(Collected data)
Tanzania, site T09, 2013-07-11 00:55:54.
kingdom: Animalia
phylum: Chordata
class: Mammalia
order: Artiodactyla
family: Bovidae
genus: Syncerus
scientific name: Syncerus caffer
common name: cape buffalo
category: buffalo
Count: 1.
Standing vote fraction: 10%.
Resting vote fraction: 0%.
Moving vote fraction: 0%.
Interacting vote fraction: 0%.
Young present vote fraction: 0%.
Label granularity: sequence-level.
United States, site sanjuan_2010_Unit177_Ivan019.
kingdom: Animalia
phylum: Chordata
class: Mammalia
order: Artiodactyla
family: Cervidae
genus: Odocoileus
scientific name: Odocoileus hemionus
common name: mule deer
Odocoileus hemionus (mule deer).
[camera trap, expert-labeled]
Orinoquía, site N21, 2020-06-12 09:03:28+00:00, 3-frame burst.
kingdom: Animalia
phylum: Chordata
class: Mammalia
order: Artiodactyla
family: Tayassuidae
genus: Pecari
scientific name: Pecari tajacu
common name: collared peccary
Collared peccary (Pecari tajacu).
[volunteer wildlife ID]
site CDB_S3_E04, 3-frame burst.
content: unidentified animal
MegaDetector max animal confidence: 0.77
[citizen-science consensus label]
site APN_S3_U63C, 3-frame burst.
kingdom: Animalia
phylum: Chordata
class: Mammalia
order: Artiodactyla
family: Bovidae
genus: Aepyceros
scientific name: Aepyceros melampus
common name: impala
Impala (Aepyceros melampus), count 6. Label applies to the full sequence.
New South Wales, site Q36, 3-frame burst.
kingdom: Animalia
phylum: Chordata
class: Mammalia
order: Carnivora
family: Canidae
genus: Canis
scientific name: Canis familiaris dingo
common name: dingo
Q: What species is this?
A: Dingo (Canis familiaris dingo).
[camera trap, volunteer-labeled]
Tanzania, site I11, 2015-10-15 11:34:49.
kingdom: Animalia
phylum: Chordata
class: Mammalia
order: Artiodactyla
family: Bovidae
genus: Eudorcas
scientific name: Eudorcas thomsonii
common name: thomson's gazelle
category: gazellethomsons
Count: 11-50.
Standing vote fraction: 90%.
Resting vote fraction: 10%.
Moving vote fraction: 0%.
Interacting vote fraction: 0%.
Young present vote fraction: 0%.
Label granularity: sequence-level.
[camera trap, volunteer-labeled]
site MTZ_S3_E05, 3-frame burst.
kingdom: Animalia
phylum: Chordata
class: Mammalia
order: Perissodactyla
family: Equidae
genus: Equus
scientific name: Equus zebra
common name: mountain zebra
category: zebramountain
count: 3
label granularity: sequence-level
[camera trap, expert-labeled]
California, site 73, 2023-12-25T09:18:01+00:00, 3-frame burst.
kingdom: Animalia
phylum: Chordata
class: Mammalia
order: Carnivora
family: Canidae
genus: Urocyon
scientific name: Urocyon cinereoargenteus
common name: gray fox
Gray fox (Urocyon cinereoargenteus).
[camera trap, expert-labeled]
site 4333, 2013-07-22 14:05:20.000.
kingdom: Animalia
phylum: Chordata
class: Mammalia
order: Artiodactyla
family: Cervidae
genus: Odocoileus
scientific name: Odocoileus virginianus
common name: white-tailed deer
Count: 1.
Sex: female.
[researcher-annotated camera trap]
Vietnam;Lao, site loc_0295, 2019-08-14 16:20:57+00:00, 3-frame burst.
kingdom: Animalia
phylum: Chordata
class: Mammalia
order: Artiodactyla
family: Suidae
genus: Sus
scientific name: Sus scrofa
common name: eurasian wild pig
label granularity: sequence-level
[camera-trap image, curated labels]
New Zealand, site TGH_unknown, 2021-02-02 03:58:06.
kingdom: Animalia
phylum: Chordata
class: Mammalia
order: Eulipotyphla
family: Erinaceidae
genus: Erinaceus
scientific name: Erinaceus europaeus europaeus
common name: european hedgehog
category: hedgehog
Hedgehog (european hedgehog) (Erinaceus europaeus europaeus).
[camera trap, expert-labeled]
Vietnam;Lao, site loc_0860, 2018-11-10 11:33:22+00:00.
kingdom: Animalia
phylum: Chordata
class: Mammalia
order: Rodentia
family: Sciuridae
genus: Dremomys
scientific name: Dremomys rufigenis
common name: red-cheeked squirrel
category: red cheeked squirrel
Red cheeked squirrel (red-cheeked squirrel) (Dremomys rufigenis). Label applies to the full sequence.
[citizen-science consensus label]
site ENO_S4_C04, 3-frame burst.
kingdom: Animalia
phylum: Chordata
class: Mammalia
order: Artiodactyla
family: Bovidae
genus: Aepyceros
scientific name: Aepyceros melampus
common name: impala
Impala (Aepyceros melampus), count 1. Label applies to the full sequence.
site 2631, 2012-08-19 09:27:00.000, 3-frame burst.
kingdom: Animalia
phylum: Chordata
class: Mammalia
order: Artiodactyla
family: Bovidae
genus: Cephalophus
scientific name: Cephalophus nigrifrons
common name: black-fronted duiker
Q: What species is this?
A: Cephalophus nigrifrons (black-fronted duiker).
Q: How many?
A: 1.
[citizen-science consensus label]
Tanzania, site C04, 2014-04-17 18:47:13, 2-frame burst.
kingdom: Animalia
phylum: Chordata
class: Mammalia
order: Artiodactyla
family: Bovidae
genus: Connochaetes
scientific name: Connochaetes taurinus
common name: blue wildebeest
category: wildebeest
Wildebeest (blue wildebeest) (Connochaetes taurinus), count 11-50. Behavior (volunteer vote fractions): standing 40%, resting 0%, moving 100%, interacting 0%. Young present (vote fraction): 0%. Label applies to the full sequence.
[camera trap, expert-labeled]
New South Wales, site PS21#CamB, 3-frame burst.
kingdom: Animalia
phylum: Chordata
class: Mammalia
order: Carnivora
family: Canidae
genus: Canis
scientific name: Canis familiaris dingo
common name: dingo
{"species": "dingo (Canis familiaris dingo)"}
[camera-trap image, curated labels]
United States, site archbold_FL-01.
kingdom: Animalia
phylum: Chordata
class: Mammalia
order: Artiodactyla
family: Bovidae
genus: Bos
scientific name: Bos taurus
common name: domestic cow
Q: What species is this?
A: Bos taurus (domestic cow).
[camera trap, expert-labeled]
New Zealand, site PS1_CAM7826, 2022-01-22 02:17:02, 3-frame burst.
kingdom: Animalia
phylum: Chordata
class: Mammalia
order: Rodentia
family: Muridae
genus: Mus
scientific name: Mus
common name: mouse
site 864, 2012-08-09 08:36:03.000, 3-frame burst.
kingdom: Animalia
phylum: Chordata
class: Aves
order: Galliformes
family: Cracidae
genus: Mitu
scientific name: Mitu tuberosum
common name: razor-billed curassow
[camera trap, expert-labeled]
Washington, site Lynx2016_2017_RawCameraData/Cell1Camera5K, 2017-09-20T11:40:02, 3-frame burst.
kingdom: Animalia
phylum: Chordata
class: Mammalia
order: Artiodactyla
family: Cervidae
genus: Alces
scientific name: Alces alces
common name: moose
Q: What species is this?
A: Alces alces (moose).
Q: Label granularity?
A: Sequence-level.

▸ **Aim of the task**: The response should consist of all the entries, set down exactly.

▸ **Answer to this problem**:
Tanzania, site T09, 2013-07-11 00:55:54.
kingdom: Animalia
phylum: Chordata
class: Mammalia
order: Artiodactyla
family: Bovidae
genus: Syncerus
scientific name: Syncerus caffer
common name: cape buffalo
category: buffalo
Count: 1.
Standing vote fraction: 10%.
Resting vote fraction: 0%.
Moving vote fraction: 0%.
Interacting vote fraction: 0%.
Young present vote fraction: 0%.
Label granularity: sequence-level.
United States, site sanjuan_2010_Unit177_Ivan019.
kingdom: Animalia
phylum: Chordata
class: Mammalia
order: Artiodactyla
family: Cervidae
genus: Odocoileus
scientific name: Odocoileus hemionus
common name: mule deer
Odocoileus hemionus (mule deer).
[camera trap, expert-labeled]
Orinoquía, site N21, 2020-06-12 09:03:28+00:00, 3-frame burst.
kingdom: Animalia
phylum: Chordata
class: Mammalia
order: Artiodactyla
family: Tayassuidae
genus: Pecari
scientific name: Pecari tajacu
common name: collared peccary
Collared peccary (Pecari tajacu).
[volunteer wildlife ID]
site CDB_S3_E04, 3-frame burst.
content: unidentified animal
MegaDetector max animal confidence: 0.77
[citizen-science consensus label]
site APN_S3_U63C, 3-frame burst.
kingdom: Animalia
phylum: Chordata
class: Mammalia
order: Artiodactyla
family: Bovidae
genus: Aepyceros
scientific name: Aepyceros melampus
common name: impala
Impala (Aepyceros melampus), count 6. Label applies to the full sequence.
New South Wales, site Q36, 3-frame burst.
kingdom: Animalia
phylum: Chordata
class: Mammalia
order: Carnivora
family: Canidae
genus: Canis
scientific name: Canis familiaris dingo
common name: dingo
Q: What species is this?
A: Dingo (Canis familiaris dingo).
[camera trap, volunteer-labeled]
Tanzania, site I11, 2015-10-15 11:34:49.
kingdom: Animalia
phylum: Chordata
class: Mammalia
order: Artiodactyla
family: Bovidae
genus: Eudorcas
scientific name: Eudorcas thomsonii
common name: thomson's gazelle
category: gazellethomsons
Count: 11-50.
Standing vote fraction: 90%.
Resting vote fraction: 10%.
Moving vote fraction: 0%.
Interacting vote fraction: 0%.
Young present vote fraction: 0%.
Label granularity: sequence-level.
[camera trap, volunteer-labeled]
site MTZ_S3_E05, 3-frame burst.
kingdom: Animalia
phylum: Chordata
class: Mammalia
order: Perissodactyla
family: Equidae
genus: Equus
scientific name: Equus zebra
common name: mountain zebra
category: zebramountain
count: 3
label granularity: sequence-level
[camera trap, expert-labeled]
California, site 73, 2023-12-25T09:18:01+00:00, 3-frame burst.
kingdom: Animalia
phylum: Chordata
class: Mammalia
order: Carnivora
family: Canidae
genus: Urocyon
scientific name: Urocyon cinereoargenteus
common name: gray fox
Gray fox (Urocyon cinereoargenteus).
[camera trap, expert-labeled]
site 4333, 2013-07-22 14:05:20.000.
kingdom: Animalia
phylum: Chordata
class: Mammalia
order: Artiodactyla
family: Cervidae
genus: Odocoileus
scientific name: Odocoileus virginianus
common name: white-tailed deer
Count: 1.
Sex: female.
[researcher-annotated camera trap]
Vietnam;Lao, site loc_0295, 2019-08-14 16:20:57+00:00, 3-frame burst.
kingdom: Animalia
phylum: Chordata
class: Mammalia
order: Artiodactyla
family: Suidae
genus: Sus
scientific name: Sus scrofa
common name: eurasian wild pig
label granularity: sequence-level
[camera-trap image, curated labels]
New Zealand, site TGH_unknown, 2021-02-02 03:58:06.
kingdom: Animalia
phylum: Chordata
class: Mammalia
order: Eulipotyphla
family: Erinaceidae
genus: Erinaceus
scientific name: Erinaceus europaeus europaeus
common name: european hedgehog
category: hedgehog
Hedgehog (european hedgehog) (Erinaceus europaeus europaeus).
[camera trap, expert-labeled]
Vietnam;Lao, site loc_0860, 2018-11-10 11:33:22+00:00.
kingdom: Animalia
phylum: Chordata
class: Mammalia
order: Rodentia
family: Sciuridae
genus: Dremomys
scientific name: Dremomys rufigenis
common name: red-cheeked squirrel
category: red cheeked squirrel
Red cheeked squirrel (red-cheeked squirrel) (Dremomys rufigenis). Label applies to the full sequence.
[citizen-science consensus label]
site ENO_S4_C04, 3-frame burst.
kingdom: Animalia
phylum: Chordata
class: Mammalia
order: Artiodactyla
family: Bovidae
genus: Aepyceros
scientific name: Aepyceros melampus
common name: impala
Impala (Aepyceros melampus), count 1. Label applies to the full sequence.
site 2631, 2012-08-19 09:27:00.000, 3-frame burst.
kingdom: Animalia
phylum: Chordata
class: Mammalia
order: Artiodactyla
family: Bovidae
genus: Cephalophus
scientific name: Cephalophus nigrifrons
common name: black-fronted duiker
Q: What species is this?
A: Cephalophus nigrifrons (black-fronted duiker).
Q: How many?
A: 1.
[citizen-science consensus label]
Tanzania, site C04, 2014-04-17 18:47:13, 2-frame burst.
kingdom: Animalia
phylum: Chordata
class: Mammalia
order: Artiodactyla
family: Bovidae
genus: Connochaetes
scientific name: Connochaetes taurinus
common name: blue wildebeest
category: wildebeest
Wildebeest (blue wildebeest) (Connochaetes taurinus), count 11-50. Behavior (volunteer vote fractions): standing 40%, resting 0%, moving 100%, interacting 0%. Young present (vote fraction): 0%. Label applies to the full sequence.
[camera trap, expert-labeled]
New South Wales, site PS21#CamB, 3-frame burst.
kingdom: Animalia
phylum: Chordata
class: Mammalia
order: Carnivora
family: Canidae
genus: Canis
scientific name: Canis familiaris dingo
common name: dingo
{"species": "dingo (Canis familiaris dingo)"}
[camera-trap image, curated labels]
United States, site archbold_FL-01.
kingdom: Animalia
phylum: Chordata
class: Mammalia
order: Artiodactyla
family: Bovidae
genus: Bos
scientific name: Bos taurus
common name: domestic cow
Q: What species is this?
A: Bos taurus (domestic cow).
[camera trap, expert-labeled]
New Zealand, site PS1_CAM7826, 2022-01-22 02:17:02, 3-frame burst.
kingdom: Animalia
phylum: Chordata
class: Mammalia
order: Rodentia
family: Muridae
genus: Mus
scientific name: Mus
common name: mouse
site 864, 2012-08-09 08:36:03.000, 3-frame burst.
kingdom: Animalia
phylum: Chordata
class: Aves
order: Galliformes
family: Cracidae
genus: Mitu
scientific name: Mitu tuberosum
common name: razor-billed curassow
[camera trap, expert-labeled]
Washington, site Lynx2016_2017_RawCameraData/Cell1Camera5K, 2017-09-20T11:40:02, 3-frame burst.
kingdom: Animalia
phylum: Chordata
class: Mammalia
order: Artiodactyla
family: Cervidae
genus: Alces
scientific name: Alces alces
common name: moose
Q: What species is this?
A: Alces alces (moose).
Q: Label granularity?
A: Sequence-level.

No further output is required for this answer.